Notornis, 54 (2), 115-116
Article Type: short note
[First paragraph …] A “Sandpiper” was among the many birds killed by a surveying party in Dusky Sound in southern New Zealand on 16 April 1773 during Lieutenant James Cook’s sojourn there in the course of his second (1772-1775) voyage (Forster in Hoare 1982: 256).
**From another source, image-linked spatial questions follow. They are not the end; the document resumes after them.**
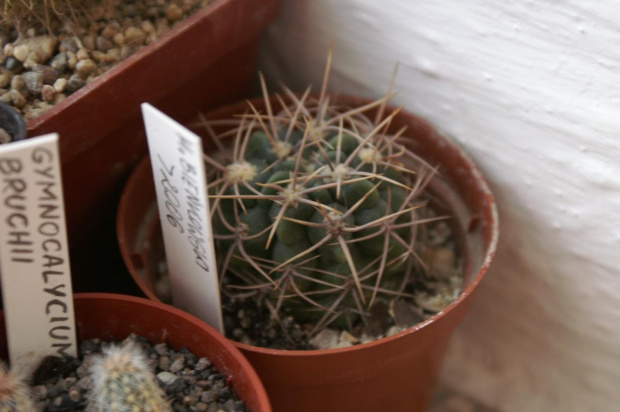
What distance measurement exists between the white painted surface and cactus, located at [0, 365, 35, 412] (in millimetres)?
632

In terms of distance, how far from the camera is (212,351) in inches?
26.6

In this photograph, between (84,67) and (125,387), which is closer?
(125,387)

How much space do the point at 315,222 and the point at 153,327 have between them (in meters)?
0.21

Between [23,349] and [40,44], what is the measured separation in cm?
37

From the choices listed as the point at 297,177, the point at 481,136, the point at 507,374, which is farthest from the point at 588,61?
the point at 507,374

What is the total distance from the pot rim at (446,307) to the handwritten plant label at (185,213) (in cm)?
4

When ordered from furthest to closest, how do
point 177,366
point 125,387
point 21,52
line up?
1. point 21,52
2. point 177,366
3. point 125,387

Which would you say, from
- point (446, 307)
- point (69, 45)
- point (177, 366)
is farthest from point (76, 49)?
point (446, 307)

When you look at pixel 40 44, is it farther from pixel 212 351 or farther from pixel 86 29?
pixel 212 351

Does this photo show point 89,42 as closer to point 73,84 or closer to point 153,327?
point 73,84

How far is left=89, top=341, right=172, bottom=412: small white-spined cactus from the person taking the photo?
1.85 feet

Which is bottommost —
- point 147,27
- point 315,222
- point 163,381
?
point 163,381

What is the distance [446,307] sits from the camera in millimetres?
764

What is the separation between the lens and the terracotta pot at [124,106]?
73 centimetres
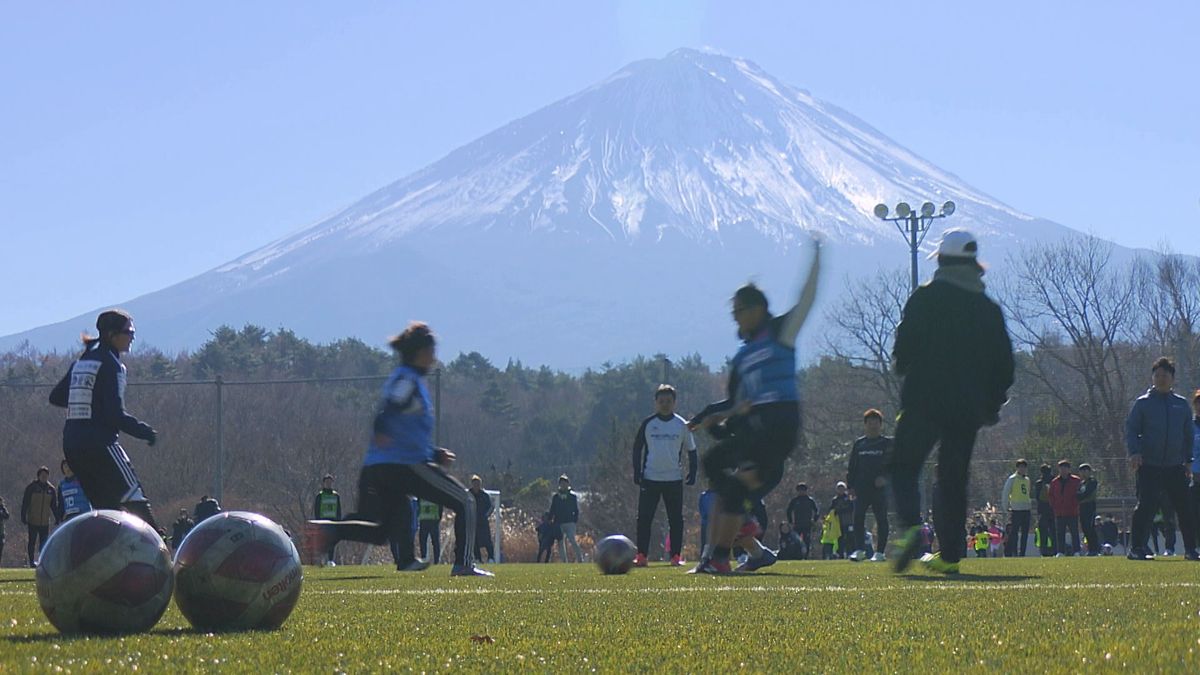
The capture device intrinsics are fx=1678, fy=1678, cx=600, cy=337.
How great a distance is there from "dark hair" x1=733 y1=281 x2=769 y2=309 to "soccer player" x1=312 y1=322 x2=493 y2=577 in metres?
2.09

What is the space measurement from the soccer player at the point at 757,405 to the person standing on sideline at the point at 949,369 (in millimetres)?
593

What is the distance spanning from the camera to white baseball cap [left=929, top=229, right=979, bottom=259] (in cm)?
933

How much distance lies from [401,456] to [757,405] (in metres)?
2.51

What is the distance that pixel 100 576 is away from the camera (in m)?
5.71

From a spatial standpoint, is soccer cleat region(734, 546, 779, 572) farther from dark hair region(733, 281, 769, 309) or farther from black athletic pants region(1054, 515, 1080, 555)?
black athletic pants region(1054, 515, 1080, 555)

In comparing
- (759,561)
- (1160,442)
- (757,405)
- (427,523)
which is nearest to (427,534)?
(427,523)

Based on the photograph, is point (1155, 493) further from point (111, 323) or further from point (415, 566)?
point (111, 323)

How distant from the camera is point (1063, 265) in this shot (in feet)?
218

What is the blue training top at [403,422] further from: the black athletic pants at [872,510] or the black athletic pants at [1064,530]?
the black athletic pants at [1064,530]

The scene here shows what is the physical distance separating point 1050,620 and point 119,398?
6200 millimetres

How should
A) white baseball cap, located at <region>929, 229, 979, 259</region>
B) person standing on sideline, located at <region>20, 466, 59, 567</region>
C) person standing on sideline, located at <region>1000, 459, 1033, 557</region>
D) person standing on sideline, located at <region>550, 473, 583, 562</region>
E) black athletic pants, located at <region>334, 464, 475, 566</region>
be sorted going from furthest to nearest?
person standing on sideline, located at <region>550, 473, 583, 562</region>
person standing on sideline, located at <region>20, 466, 59, 567</region>
person standing on sideline, located at <region>1000, 459, 1033, 557</region>
black athletic pants, located at <region>334, 464, 475, 566</region>
white baseball cap, located at <region>929, 229, 979, 259</region>

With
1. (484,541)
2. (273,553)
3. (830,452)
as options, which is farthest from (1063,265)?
(273,553)

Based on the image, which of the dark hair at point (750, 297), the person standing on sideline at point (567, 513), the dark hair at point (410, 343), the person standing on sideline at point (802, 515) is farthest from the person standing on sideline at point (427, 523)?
the dark hair at point (750, 297)

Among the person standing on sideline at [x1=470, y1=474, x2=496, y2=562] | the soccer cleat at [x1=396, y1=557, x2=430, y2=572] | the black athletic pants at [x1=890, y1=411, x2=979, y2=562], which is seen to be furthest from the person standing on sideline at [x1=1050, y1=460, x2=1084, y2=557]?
the black athletic pants at [x1=890, y1=411, x2=979, y2=562]
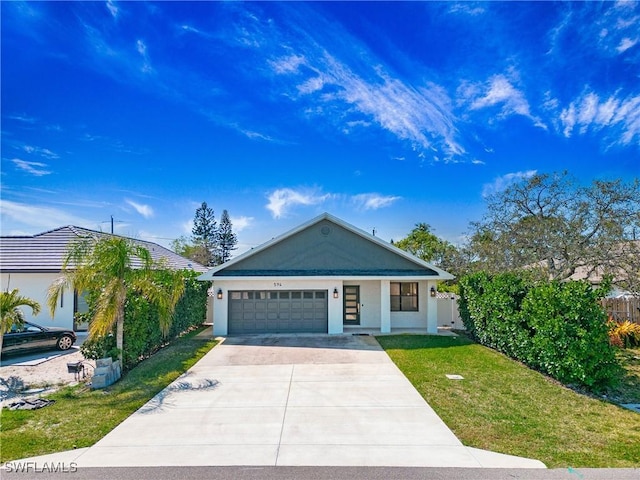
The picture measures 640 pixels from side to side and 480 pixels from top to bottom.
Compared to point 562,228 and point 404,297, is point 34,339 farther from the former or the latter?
point 562,228

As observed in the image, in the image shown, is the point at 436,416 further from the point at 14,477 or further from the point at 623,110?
the point at 623,110

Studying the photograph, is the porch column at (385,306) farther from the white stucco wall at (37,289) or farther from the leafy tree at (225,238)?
the leafy tree at (225,238)

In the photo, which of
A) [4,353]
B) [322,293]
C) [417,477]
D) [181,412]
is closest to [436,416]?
[417,477]

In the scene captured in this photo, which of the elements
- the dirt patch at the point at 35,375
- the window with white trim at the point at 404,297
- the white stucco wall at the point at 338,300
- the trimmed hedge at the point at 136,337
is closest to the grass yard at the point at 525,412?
the white stucco wall at the point at 338,300

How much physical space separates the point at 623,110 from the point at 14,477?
1909 cm

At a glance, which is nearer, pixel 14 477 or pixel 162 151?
pixel 14 477

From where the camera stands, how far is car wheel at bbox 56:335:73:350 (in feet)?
46.1

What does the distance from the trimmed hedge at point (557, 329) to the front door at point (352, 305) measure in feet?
21.8

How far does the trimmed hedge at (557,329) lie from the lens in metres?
9.08

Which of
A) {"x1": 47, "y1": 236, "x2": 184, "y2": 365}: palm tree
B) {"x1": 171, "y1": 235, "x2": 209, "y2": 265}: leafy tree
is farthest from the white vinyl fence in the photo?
{"x1": 171, "y1": 235, "x2": 209, "y2": 265}: leafy tree

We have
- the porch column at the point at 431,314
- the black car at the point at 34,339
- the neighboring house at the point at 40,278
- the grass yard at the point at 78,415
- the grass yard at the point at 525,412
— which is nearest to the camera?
the grass yard at the point at 525,412

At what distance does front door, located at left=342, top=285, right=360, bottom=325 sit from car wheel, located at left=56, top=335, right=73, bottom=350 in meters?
10.9

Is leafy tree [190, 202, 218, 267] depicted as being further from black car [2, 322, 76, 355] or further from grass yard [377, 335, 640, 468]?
grass yard [377, 335, 640, 468]

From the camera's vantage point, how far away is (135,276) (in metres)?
10.7
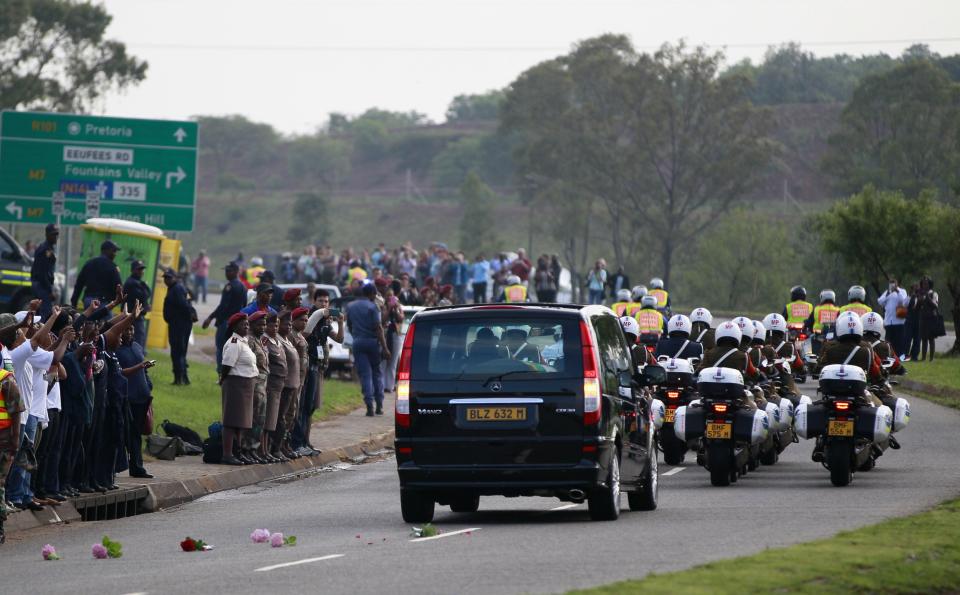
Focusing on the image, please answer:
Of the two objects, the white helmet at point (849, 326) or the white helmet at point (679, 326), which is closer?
the white helmet at point (849, 326)

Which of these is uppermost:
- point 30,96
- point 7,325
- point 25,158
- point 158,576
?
point 30,96

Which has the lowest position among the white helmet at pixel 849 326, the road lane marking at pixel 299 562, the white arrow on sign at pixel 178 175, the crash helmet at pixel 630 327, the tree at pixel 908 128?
the road lane marking at pixel 299 562

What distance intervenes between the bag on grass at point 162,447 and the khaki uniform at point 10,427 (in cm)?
672

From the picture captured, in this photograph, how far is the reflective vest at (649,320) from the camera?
28375mm

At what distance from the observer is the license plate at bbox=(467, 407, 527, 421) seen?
1486 centimetres

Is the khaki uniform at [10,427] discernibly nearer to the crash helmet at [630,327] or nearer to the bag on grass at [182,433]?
the bag on grass at [182,433]

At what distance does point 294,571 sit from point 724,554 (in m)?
2.94

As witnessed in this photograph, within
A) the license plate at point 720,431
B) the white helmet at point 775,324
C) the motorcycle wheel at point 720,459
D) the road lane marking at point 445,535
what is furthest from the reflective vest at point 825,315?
the road lane marking at point 445,535

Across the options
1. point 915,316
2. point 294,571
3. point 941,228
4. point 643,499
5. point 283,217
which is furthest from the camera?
point 283,217

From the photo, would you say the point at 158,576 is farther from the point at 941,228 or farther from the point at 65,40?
the point at 65,40

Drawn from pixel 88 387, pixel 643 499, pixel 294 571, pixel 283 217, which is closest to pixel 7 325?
pixel 88 387

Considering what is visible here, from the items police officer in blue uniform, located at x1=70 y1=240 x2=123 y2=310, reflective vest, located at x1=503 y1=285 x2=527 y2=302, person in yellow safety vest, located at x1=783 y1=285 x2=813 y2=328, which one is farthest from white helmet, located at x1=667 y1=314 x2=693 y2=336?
reflective vest, located at x1=503 y1=285 x2=527 y2=302

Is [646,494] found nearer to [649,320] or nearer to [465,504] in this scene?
[465,504]

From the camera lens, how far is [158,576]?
12.2 meters
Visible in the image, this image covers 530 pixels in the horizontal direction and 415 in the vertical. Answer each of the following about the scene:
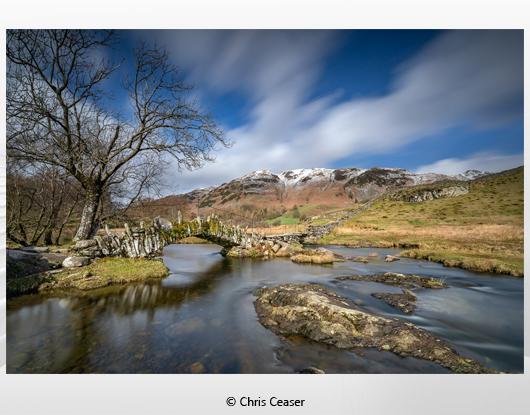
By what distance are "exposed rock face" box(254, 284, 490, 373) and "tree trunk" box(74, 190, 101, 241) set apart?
7.78 m

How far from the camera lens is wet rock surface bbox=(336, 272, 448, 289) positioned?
30.9 feet

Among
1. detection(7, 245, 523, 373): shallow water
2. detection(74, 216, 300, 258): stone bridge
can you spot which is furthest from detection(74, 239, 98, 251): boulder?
detection(7, 245, 523, 373): shallow water

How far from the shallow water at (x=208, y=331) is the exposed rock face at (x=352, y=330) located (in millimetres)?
211

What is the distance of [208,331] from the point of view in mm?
5414

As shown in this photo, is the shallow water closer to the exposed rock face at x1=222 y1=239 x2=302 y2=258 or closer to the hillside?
the exposed rock face at x1=222 y1=239 x2=302 y2=258

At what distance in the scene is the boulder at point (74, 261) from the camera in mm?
8770

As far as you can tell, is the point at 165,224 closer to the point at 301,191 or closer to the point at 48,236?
the point at 48,236

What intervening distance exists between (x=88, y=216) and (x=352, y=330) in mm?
10120

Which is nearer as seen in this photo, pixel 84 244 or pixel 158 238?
pixel 84 244

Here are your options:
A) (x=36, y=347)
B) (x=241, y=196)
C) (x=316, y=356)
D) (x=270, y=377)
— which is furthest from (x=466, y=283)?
(x=241, y=196)

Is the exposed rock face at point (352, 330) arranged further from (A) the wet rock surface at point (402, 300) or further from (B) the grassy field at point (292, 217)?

This “Sandpiper” is likely to be the specimen that Johann Reinhold Forster, the official naturalist on the voyage, described as Charadrius torquatula (Forster 1772-1775: II: 18v,19r). His description was dated 17 April 1773, and that the bird inhabited “portu obscuro” (= Dusky Sound). Forster’s detailed manuscript description in Latin was edited and published later by Lichtenstein (1844: 108-109) who, however, omitted Forster’s date of description. What was almost certainly the same specimen was drawn by Forster’s son, George, the assistant naturalist and natural history draughtsman on the voyage. George Forster’s undated painting, folio 121, is now in The Natural History Museum, London (Lysaght 1959: 301). The original painting has never been published, but it can be viewed online at http://piclib. nhm. ac. uk. Forster’s description and the younger Forster’s painting are of an adult male shore plover Thinornis novaeseelandiae (Gmelin, 1789). Neither of the Forsters recorded taking any specimens of the new species back to England.